▶ **Work instruction 1**: In the sermon on the song "God Bless America," who received the royalties that Irving Berlin donated?
▶ **Work instruction 2**: Continue the sermon on the song "God Bless America" from its last sentence.

▶ **Selected text**:

++++++++

Sermon on July 8, 2018

SERMON Lectionary 14b 2018

God Bless America

 

By Pastor Leo E. Longan

GOD BLESS AMERICA.  It’s not in our hymnal – I don’t know whether it’s in any hymnal – but it wouldn’t surprise me if this famous song found a place in the worship many congregations in America, last week or this.   It wasn’t written to be sung in church – it was actually created as the grand finale for an army camp musical called “Yip, Yip, Yaphank” – but I dare say that it speaks a prayer that is on many hearts today.  Certainly it is on mine. God bless America. (Amen!)

 

My interest in it was prompted by an article in Tuesday’s TIMES: GOD BLESS AMERICA is 100 years old this year.   Reading the story of its creator changed the way I will hear it from now on.

 

GOD BLESS AMERICA was written by a refugee, a Russian Jew fleeing religious persecution with his parents and five brothers and sisters.  A criminal gang in their small Siberian town had burned their house to the ground. The family arrived in New York in 1893; literally in the shadow of the Statue of Liberty, seeking asylum in the United States. Five-year-old Israel Beilin and his siblings were separated from their parents while their case was heard; had they come today they would undoubtedly have been detained and deported.  But, as they believed, God was with them: asylum was soon granted and they were released to begin a new life in the new country they would come to love, on the Lower East Side of Manhattan.

 

It was 25 years later, in 1918, that this young refugee, by then a soldier known as Irving Berlin, wrote GOD BLESS AMERICA for a fund-raiser at his army base on Long Island.  “Yip, Yip, Yaphank” didn’t make it to Broadway, however, and it wasn’t until the song was picked up by Kate Smith in 1938 that it took off, instantly becoming something of an unofficial national anthem in the roll up to World War II.

 

It wasn’t just another song among the 1300 or so that he wrote in his long career; Irving Berlin truly and deeply loved America.  As his daughter later wrote: “[America] was the land he loved.  It was his home sweet home.  He, the immigrant who had made good, was saying, thank you.”  As his way of saying thank you, Berlin donated all of the royalties for GOD BLESS AMERICA to the Boy Scouts and the Girl Scouts, earning them millions of dollars over the years.

 

God bless America.  This prayer of a Siberian Jewish boy fleeing gang violence with his parents and five brothers and sisters in 1893 has been uttered by millions of other immigrants and refugees and asylum seekers over the last four centuries.  In one form or another, “God bless America” was surely on the lips of the Pilgrims at Plymouth Rock escaping bitter religious persecution in England. Undoubtedly it was in the hearts by my own ancestors, fleeing starvation in an Ireland ravaged by potato famine in the 1840s.   I expect the sentiment is expressed in many languages today from the thousands of families driven to our shores by senseless wars in places like Syria and Yemen, and tragic social decay in countries such as Guatemala and El Salvador. I dare say that, in one form or another, “God bless America” was the prayer of someone at some point in all of our families; we are a nation of immigrants, exiles, refugees.  Some of you sitting here this morning are yourselves immigrants; some of you were refugees.  At some point, America welcomed all of us. I would claim that precisely this legacy of welcome and opportunity and freedom is what made and still makes America great.  The actual name of that statue in the harbor that we call Liberty, inscribed on its base, is “Mother of Exiles.”

++++++++

▶ **Source material**:
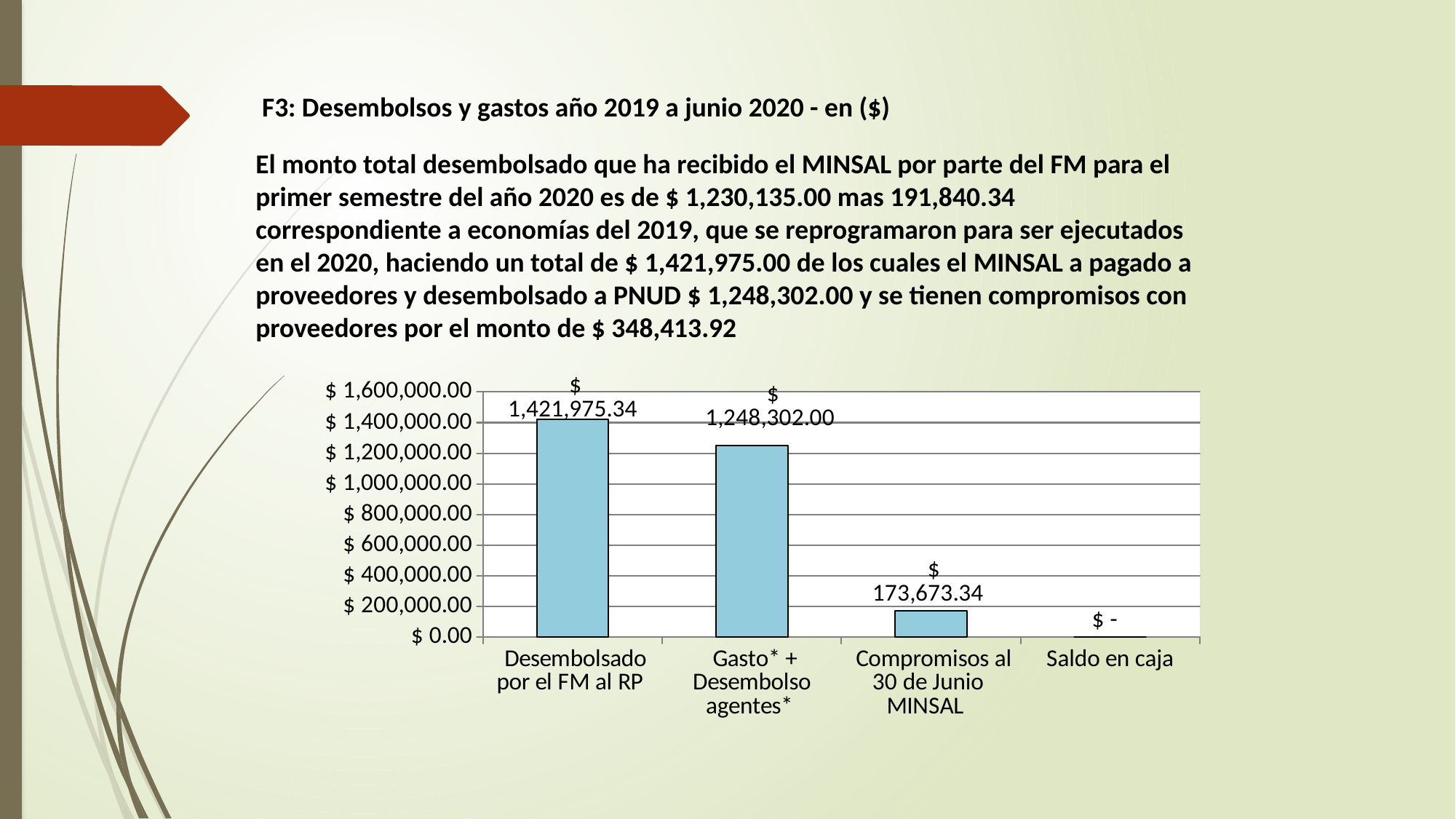
What kind of chart is shown on the slide? Bar chart Which is larger, "Gasto* + Desembolso agentes*" or "Compromisos al 30 de Junio MINSAL"? Gasto* + Desembolso agentes* What is the value for "Compromisos al 30 de Junio MINSAL"? $ 173,673.34 What is the value for "Gasto* + Desembolso agentes*"? $ 1,248,302.00 What is the data label shown for "Saldo en caja"? $ - What is the value for "Desembolsado por el FM al RP"? $ 1,421,975.34 Which category has the lowest value? Saldo en caja Which category has the highest value? Desembolsado por el FM al RP Is the value for "Compromisos al 30 de Junio MINSAL" greater or less than $ 200,000.00? less What is the difference between "Gasto* + Desembolso agentes*" and "Compromisos al 30 de Junio MINSAL"? $ 1,074,628.66 How many categories are shown on the x axis of the chart? 4 What is the difference between "Desembolsado por el FM al RP" and "Gasto* + Desembolso agentes*"? $ 173,673.34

++++++++

▶ **Written response 1**: The Boy Scouts and the Girl Scouts.

▶ **Written response 2**:
Of course, not everyone who ever crossed the threshold of America did so with a prayer of thanks.  On the whole, our ancestors treated native Americans very badly. Between 1525 and 1863, some twelve and a half million Africans were imported to America as cargo.  Probably they were not giving thanks as they were led off the boat in shackles. Their descendants number some forty million today. As we certainly recognize now, the history of African people here is drenched in grotesque shame and cruelty; given that history it would not surprise me if the prayer of that Siberian Jewish refugee child were to stick in the throats of Black Americans.  Certainly there have been times when it has done so.

 

And yet I think it is fair to say that by and large Black people steadily have claimed their rightful place in America, and called on God to bless us all and unite us across the lines of tribe and race and nation that still divide and damage our world.  GOD BLESS AMERICA was sung proudly by African-American school children protesting segregation in Mississippi and Louisiana fifty years ago. It was heard at Dr. King’s 1963 march on Detroit. God bless America is not just a prayer of thanks by those who are newly arrived and welcomed, but also by those who still are seeking a full welcome into the blessings of America.   America is a work in progress, and that is a good thing, something we can be proud of on our national day. And we Christians are reminded that the expansion of God’s welcome and the sharing of God’s blessings is first and foremost the work of God’s church, work that is in our hands today.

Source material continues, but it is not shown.